• Exercise description: From the listing below, copy only the lines from the line that contains "Q: How many?" to the line that contains "common name: mouse species", counting those two lines as part of the copy.

### Stored data ###

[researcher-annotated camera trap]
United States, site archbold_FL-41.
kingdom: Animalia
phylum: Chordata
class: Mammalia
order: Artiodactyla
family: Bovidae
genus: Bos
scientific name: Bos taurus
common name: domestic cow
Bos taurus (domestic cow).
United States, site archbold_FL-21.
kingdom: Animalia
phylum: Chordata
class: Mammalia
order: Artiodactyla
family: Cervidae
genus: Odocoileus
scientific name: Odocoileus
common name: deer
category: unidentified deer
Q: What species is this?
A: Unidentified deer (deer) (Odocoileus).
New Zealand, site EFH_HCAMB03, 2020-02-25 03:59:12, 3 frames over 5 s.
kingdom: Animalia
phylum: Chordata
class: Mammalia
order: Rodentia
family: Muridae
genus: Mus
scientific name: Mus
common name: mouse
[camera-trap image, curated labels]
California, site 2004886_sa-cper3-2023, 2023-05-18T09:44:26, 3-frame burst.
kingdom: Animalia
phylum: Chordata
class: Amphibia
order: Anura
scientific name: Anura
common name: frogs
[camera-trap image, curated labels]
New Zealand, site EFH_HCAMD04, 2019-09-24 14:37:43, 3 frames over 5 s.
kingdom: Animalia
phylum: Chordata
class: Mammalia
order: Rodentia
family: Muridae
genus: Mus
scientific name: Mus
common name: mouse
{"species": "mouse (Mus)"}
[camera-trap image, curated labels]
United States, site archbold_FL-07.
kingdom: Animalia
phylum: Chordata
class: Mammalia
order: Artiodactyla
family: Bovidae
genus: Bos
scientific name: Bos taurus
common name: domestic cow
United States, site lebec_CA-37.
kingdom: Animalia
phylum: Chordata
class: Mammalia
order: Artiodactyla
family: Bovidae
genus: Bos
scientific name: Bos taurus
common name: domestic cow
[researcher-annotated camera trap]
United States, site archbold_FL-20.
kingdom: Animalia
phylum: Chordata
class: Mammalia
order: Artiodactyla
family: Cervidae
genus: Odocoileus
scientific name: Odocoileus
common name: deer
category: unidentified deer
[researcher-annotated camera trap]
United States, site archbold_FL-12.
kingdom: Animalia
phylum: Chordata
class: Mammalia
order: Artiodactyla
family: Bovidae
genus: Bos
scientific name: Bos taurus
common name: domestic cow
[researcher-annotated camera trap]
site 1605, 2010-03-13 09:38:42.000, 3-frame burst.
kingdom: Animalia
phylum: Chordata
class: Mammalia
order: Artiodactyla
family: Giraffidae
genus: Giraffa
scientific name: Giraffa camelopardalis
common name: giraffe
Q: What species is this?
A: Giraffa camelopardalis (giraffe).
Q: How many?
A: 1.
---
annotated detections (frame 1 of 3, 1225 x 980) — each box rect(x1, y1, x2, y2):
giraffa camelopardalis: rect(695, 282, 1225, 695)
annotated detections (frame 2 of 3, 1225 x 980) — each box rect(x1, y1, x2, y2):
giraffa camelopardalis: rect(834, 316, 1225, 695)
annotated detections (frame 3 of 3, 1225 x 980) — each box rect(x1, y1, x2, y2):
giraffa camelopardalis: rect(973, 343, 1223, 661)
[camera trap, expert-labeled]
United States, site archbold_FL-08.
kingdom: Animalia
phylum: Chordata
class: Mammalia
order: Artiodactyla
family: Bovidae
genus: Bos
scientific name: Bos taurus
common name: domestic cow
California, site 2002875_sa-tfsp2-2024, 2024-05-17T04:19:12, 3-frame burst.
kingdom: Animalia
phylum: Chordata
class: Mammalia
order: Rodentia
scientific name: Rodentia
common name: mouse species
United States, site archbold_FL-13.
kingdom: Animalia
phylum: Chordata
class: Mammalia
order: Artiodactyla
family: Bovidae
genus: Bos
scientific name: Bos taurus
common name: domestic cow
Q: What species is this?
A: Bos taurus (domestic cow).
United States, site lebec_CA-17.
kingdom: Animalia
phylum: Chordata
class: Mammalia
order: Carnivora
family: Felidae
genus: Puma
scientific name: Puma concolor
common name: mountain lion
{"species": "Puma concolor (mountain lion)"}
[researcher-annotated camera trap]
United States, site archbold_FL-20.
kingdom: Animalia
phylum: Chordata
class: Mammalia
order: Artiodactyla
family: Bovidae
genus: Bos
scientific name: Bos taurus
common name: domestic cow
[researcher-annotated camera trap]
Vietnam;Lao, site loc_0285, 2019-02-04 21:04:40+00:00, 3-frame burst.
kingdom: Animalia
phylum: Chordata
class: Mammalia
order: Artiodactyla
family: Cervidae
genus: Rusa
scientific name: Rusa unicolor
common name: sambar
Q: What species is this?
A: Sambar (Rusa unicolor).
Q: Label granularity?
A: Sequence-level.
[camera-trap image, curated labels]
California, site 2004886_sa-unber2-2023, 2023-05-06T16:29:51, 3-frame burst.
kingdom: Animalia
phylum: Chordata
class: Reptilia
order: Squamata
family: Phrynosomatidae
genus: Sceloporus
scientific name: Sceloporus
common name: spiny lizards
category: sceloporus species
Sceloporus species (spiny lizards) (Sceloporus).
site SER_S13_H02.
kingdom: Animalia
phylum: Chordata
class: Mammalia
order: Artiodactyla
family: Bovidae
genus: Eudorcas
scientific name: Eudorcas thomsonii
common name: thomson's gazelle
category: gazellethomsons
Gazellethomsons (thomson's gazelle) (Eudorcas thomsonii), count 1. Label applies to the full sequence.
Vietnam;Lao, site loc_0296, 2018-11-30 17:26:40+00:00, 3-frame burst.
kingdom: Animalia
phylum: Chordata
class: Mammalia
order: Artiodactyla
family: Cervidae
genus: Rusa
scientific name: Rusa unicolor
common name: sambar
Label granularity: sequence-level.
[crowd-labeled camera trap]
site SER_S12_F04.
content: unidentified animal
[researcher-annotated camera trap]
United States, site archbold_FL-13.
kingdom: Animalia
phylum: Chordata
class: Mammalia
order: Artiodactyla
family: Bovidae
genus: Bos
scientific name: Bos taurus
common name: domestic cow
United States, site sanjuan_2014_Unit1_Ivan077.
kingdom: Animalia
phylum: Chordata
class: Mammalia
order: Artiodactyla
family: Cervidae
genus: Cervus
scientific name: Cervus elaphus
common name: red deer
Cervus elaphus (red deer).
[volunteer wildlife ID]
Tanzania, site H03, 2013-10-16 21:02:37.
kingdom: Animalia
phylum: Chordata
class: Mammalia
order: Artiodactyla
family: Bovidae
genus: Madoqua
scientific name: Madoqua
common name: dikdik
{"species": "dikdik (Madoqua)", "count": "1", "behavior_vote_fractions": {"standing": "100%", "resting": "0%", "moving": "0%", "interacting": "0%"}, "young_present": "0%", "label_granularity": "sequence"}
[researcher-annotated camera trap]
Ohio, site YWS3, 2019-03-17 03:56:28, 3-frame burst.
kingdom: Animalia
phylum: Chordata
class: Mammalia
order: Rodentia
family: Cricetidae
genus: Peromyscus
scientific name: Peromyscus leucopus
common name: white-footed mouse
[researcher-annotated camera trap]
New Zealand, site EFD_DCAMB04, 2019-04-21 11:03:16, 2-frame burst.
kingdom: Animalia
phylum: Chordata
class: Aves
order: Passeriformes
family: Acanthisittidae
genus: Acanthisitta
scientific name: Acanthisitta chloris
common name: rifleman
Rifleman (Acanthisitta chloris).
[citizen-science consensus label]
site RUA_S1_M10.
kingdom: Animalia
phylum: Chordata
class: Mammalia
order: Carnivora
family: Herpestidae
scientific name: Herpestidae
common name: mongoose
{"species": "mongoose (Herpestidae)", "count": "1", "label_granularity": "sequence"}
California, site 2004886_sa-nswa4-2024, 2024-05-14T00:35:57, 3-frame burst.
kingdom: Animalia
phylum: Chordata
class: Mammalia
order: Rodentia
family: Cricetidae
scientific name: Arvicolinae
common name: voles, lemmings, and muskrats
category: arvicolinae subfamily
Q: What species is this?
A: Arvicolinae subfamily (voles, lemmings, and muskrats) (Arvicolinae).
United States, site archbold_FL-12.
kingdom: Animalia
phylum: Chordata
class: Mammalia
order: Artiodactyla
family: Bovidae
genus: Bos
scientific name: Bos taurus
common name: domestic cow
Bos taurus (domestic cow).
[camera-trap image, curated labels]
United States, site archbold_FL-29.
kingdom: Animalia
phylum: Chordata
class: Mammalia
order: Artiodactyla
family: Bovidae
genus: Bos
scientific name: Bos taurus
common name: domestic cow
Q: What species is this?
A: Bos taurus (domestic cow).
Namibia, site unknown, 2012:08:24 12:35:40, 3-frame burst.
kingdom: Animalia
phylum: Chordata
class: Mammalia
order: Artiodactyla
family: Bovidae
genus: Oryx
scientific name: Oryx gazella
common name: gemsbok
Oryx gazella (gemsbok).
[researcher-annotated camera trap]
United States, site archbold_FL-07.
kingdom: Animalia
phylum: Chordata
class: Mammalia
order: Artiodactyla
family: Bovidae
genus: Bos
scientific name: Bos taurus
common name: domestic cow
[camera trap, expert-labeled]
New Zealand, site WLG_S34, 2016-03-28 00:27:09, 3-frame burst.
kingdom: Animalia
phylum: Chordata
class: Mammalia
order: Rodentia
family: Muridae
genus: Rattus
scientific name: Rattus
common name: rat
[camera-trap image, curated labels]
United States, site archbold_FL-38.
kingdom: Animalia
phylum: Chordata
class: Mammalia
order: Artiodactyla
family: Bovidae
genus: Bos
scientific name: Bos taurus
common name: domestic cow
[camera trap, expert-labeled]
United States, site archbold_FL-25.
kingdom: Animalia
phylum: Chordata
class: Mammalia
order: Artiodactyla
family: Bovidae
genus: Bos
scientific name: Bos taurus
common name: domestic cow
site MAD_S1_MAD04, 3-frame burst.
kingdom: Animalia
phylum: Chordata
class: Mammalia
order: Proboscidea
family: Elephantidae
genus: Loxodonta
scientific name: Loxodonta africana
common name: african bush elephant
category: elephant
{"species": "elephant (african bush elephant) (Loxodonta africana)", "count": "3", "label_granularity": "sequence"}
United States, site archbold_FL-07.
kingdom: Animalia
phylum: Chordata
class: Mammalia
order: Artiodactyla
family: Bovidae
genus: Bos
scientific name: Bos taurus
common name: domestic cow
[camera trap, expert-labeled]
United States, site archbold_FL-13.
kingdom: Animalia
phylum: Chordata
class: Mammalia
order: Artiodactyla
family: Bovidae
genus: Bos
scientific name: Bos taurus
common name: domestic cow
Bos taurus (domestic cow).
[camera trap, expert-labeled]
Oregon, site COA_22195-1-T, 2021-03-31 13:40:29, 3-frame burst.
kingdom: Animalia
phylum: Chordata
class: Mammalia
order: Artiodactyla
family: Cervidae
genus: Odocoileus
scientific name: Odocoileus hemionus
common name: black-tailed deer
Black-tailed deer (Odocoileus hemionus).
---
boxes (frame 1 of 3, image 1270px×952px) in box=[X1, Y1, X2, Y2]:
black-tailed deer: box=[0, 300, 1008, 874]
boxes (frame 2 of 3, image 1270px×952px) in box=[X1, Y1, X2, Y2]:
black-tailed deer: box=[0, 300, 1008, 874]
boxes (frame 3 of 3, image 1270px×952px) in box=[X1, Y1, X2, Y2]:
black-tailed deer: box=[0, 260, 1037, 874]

###

• Task result:
Q: How many?
A: 1.
---
annotated detections (frame 1 of 3, 1225 x 980) — each box rect(x1, y1, x2, y2):
giraffa camelopardalis: rect(695, 282, 1225, 695)
annotated detections (frame 2 of 3, 1225 x 980) — each box rect(x1, y1, x2, y2):
giraffa camelopardalis: rect(834, 316, 1225, 695)
annotated detections (frame 3 of 3, 1225 x 980) — each box rect(x1, y1, x2, y2):
giraffa camelopardalis: rect(973, 343, 1223, 661)
[camera trap, expert-labeled]
United States, site archbold_FL-08.
kingdom: Animalia
phylum: Chordata
class: Mammalia
order: Artiodactyla
family: Bovidae
genus: Bos
scientific name: Bos taurus
common name: domestic cow
California, site 2002875_sa-tfsp2-2024, 2024-05-17T04:19:12, 3-frame burst.
kingdom: Animalia
phylum: Chordata
class: Mammalia
order: Rodentia
scientific name: Rodentia
common name: mouse species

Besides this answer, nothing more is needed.